As I am writing this, I am sitting in my hotel room in Johannesburg because doing so is basically the only safe thing to do at the moment. It was a beautiful vacation but the past couple of days Johannesburg (or as inhabitants like to call it: Joburg) has been shaken by aggressive civil riots. Tomorrow I am leaving Joburg, I am leaving South Africa and before that, I wanted to write down a couple of thoughts on the situation.
‘You’re brave to have come here.’
This story begins about 1 1/2 months ago when my boyfriend and I booked this trip. We had a certain time frame in which we could go on vacation, so we headed over to Kayak, a site I know because one of my former Berlin flatmates works there, and looked for cheap places to fly to.
One of the places that popped up was South Africa and I remembered that I always wanted to go there. Booking it we didn’t think inform ourselves about the different areas of Johannesburg. We booked something close to the city center because that’s always were the most fun is going down and where cities are safest. Right? No.
The Uber took us to our crazily cheap place in Johannesburg and didn’t really give us an answer if the area was safe to live in. The hotel owner did, however, when she explained that this was a bad area, lots of drugs and gang shit happening on the one side. The other side is constantly being improved and becoming more and more of a hipster area. We were staying right in the middle and began to worry when the hotel owner told us we were brave to have come here (being the two slices of white bread that we are).
Joburg House Builder: Electric Fences, Barbwire and CCTV cameras
In the beginning, we worried a lot but this got better over time. The first few days we only left the hotel with an Uber waiting to pick us up but later we decided to walk around the block and found out that we were living in quite the regular area. Not fancy or anything but also not overly sketchy. The only thing I could never get used to is that every house in all of Joburg had high walls around it and most of them barbwires, electric fences and CCTV cameras.

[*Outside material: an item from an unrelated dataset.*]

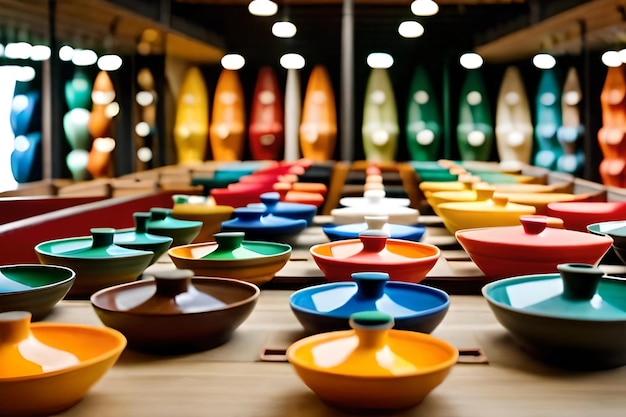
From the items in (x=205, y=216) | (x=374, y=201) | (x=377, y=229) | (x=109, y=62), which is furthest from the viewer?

You may ask yourself now why we idiots decided to stay in an area that people kept warning us about. No, it wasn’t that we were too lazy to look for something else and No, it wasn’t because a night there cost less than a large meal at home (ok, that honestly did help our decision to stay too). More than anything we stayed because of the great hotel staff. We might have been staying in a ‘ghetto’ (if you wanna call it that) but these guys took good care of us. Sometimes I think that they worried more about us than we did. They ended up playing taxi drivers and tourist guides when we needed them to be and we felt like they always had our backs. So, we didn’t worry much about life in Joburg. Until today, a week later.
The real-life Purge
We spend about a week in Cape Town and we flew back to Joburg yesterday for one last night before flying back home tomorrow. In the meantime, riots have taken down large neighborhoods and whole areas of Joburg. In a nutshell, South Africans and foreigners are fighting with each other. Poverty levels are high and people from South Africa feel that foreigners take away their jobs. So, they demolish foreigner’s shops, loot them and fight. A few people have even been killed in the riots that feel a lot like the plot of the movie The Purge.
Of course, we incidentally booked our hotel in one of the areas where the riots are happening. We’re so lucky. We wanted to go there today but as we saw cars leaving the district in masses, shops being shut down and the area itself empty as a ghost town we decided to go back to the airport and book another hotel in a safer area. That’s where we are right now and that’s where I am writing this blog entry. It is also the place I am asking myself why international media isn’t covering any of this even though it feels like the beginning of a small civil war here.
I am just glad I will be home safely tomorrow. (Unless my flight crashes which would not only be the cherry on top of the irony milkshake but would also mean that this blog post never sees the light of day.) Let’s just hope the situation here – and in many other places in the world – calms down soon.